Target proteins are fused to the PIF and tagged with the specific degradation sequence which, through light activation, brings the degradation sequence in proximity to ClpX and guides them to the catalytic core of the protease. Therefore a specific degradation of proteins containing the degradation sequence can be induced by a light signal.
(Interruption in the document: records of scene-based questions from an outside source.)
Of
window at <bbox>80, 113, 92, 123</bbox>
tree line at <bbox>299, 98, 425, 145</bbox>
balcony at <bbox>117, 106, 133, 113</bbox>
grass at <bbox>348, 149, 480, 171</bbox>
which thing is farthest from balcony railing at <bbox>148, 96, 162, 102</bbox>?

In the native organism, the SsrA tag is added to incomplete proteins whose translation has been aborted. Thus, misfunctionnal proteins do not accumulate inside the cell. To engineer controlled degradation, Baker and Sauer (2006) designed a series of modified SsrA tags that have weakened interactions with ClpXP. The DAS-tag presents one of these artificial sequence; its Kd value is significantly higher than the one of wild type SsrA, thus degradation of DAS-tagged proteins is not significant within the range of physiological concentrations. However, through the action of the adaptor protein SspB which helps tethering the tagged protein to the protease, DAS-tagged proteins are significantly degraded.

In our system this adaptator will be replaced by a light sensitive tethering system.